The Pennsylvania Department of Education (PDE) and Department of Drug and Alcohol Programs (DDAP) visited the Halifax Area Middle School and High School to highlight their evidence-based substance use disorder (SUD) prevention program and remind schools of the resources available to provide support to students, educators, and communities.
“Prevention is our first line of defense in assuring our children grow up to live healthy, productive lives,” said DDAP Secretary Jen Smith. “We must address trauma, mental health conditions, and adverse childhood experiences brought on by the impacts of the COVID-19 pandemic. Intensifying our primary prevention efforts and strengthening protective factors such as positive school climate, decision-making and coping skills, and how to process trauma is absolutely critical to address these risk factors which too often lead to misusing substances.”
According to the Substance Abuse and Mental Health Services Administration (SAMHSA), primary prevention education is “delivered prior to the onset of a (mental health or substance use) disorder to prevent or reduce the risk of developing a behavioral health problem, such as underage alcohol use, prescription drug misuse and abuse, and illicit drug use.”
“Since the onset of the COVID-19 pandemic, people across the nation have experienced an increase in frustration, anxiety, depression—all things that can lead to substance misuse—and these outcomes are not limited to any one age group, gender, race, or geographic area,” said Secretary of Education Dr. Noe Ortega. “The Wolf Administration is committed to the health and well-being of our students and educators and has an array of helpful resources available for schools to take advantage of as they work to prevent substance use disorders.”
The secretaries met with members of Halifax Area School District’s Communities that Care Club (CTC), which provides direct access to SUD prevention activities, including in-person classroom instruction. Halifax CTC was established by a group of school administrators and community members in July 2001 and is designed to take communities through a well-defined and structured process to prevent adolescent problem behaviors and promote positive youth development.
A key component of Halifax CTC is youth-led clubs that are offered in 4th through 12th grades, and currently have over 80 members. Halifax CTC is funded through the Dauphin County Department of Drug and Alcohol Services and offers several school programs including:
- Botvin LifeSkills Training: An evidence-based SUD program with over 20 years of rigorous research that is designed for students at the upper elementary school level. Botvin LifeSkills Training is based on scientific evidence of what causes substance misuse, uses a comprehensive approach, emphasizes proven skills training methods, and is proven to reduce tobacco, alcohol, and other drug use.
- Too Good for Drugs and Violence: An evidence-based program where lessons include activities to strengthen knowledge, attitudes, beliefs, and skills effective for drug-use and violence prevention.
Research has shown that certain prevention programs are proven to reduce the likelihood of a student’s future substance use and improve mental health and educational outcomes. Prevention programs accomplish this by increasing protective factors, which are environmental, biological, or relational factors that help children deal with stressful and risky events in an effective way.
The Alcohol and Other Drugs Resource Guide provides information that can help schools identify their needs, select prevention programs, and implement prevention programs. This guide outlines Alcohol and Other Drug (AOD) programs, curricula, and supplementary programs. Best practices on choosing AOD programs involve usage of evidence-based, effective, and promising programs that are developmentally appropriate.

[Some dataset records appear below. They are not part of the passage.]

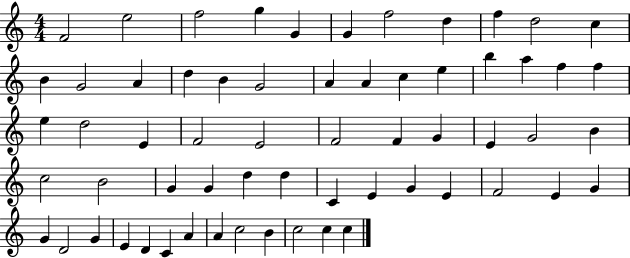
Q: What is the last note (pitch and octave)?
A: C5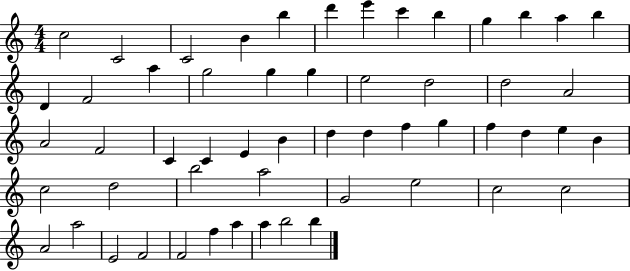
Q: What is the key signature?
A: C major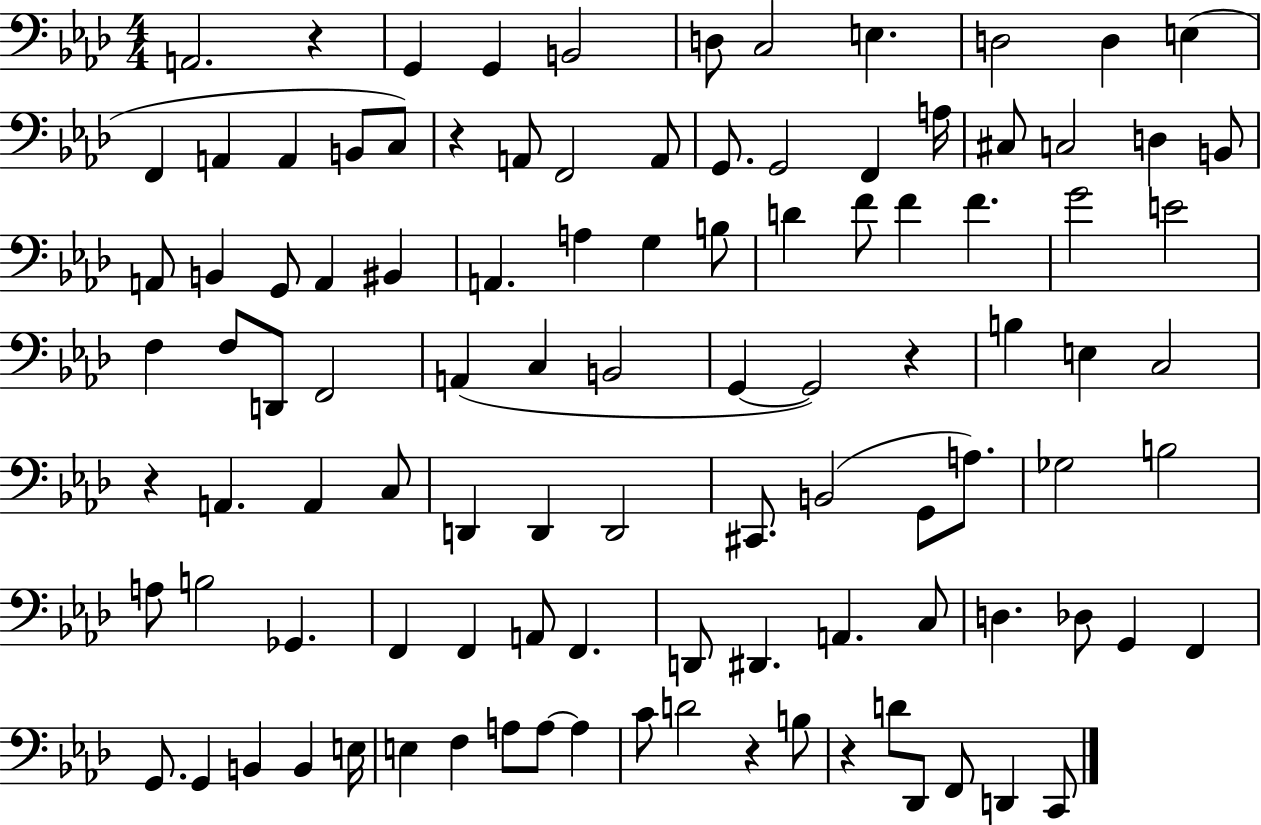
{
  \clef bass
  \numericTimeSignature
  \time 4/4
  \key aes \major
  a,2. r4 | g,4 g,4 b,2 | d8 c2 e4. | d2 d4 e4( | \break f,4 a,4 a,4 b,8 c8) | r4 a,8 f,2 a,8 | g,8. g,2 f,4 a16 | cis8 c2 d4 b,8 | \break a,8 b,4 g,8 a,4 bis,4 | a,4. a4 g4 b8 | d'4 f'8 f'4 f'4. | g'2 e'2 | \break f4 f8 d,8 f,2 | a,4( c4 b,2 | g,4~~ g,2) r4 | b4 e4 c2 | \break r4 a,4. a,4 c8 | d,4 d,4 d,2 | cis,8. b,2( g,8 a8.) | ges2 b2 | \break a8 b2 ges,4. | f,4 f,4 a,8 f,4. | d,8 dis,4. a,4. c8 | d4. des8 g,4 f,4 | \break g,8. g,4 b,4 b,4 e16 | e4 f4 a8 a8~~ a4 | c'8 d'2 r4 b8 | r4 d'8 des,8 f,8 d,4 c,8 | \break \bar "|."
}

County drug and alcohol offices can provide prevention programs and materials that address numerous substance-related topics, and also help with selecting prevention programs that are the best fit for schools, parents/families, and communities.
School district data from the PA Youth Survey (PAYS) is an important resource for identifying student needs and the factors influencing student substance use. This information can be used to help guide the selection of prevention programs. The PAYS How-to Guide is a tool to help in analyzing PAYS data. Local county drug and alcohol offices and coalitions may also be able to assist in analyzing PAYS data.
Just Five is a free online tool to enhance education and awareness about substance use disorder (SUD). With just six short learning modules, it is a self-paced program that aims to increase awareness, reduce stigma, and provide education about SUD prevention and treatment which inspires conversations with family, friends, and communities.
The Get Help Now Hotline is a toll-free helpline that connects callers with treatment options and resources for themselves or a loved one. You can reach the Get Help Now helpline at 1-800-662-HELP (4357). The helpline is available 24/7 – including on national holidays. An anonymous chat service offering the same information to individuals who may not be comfortable speaking on the phone is also available.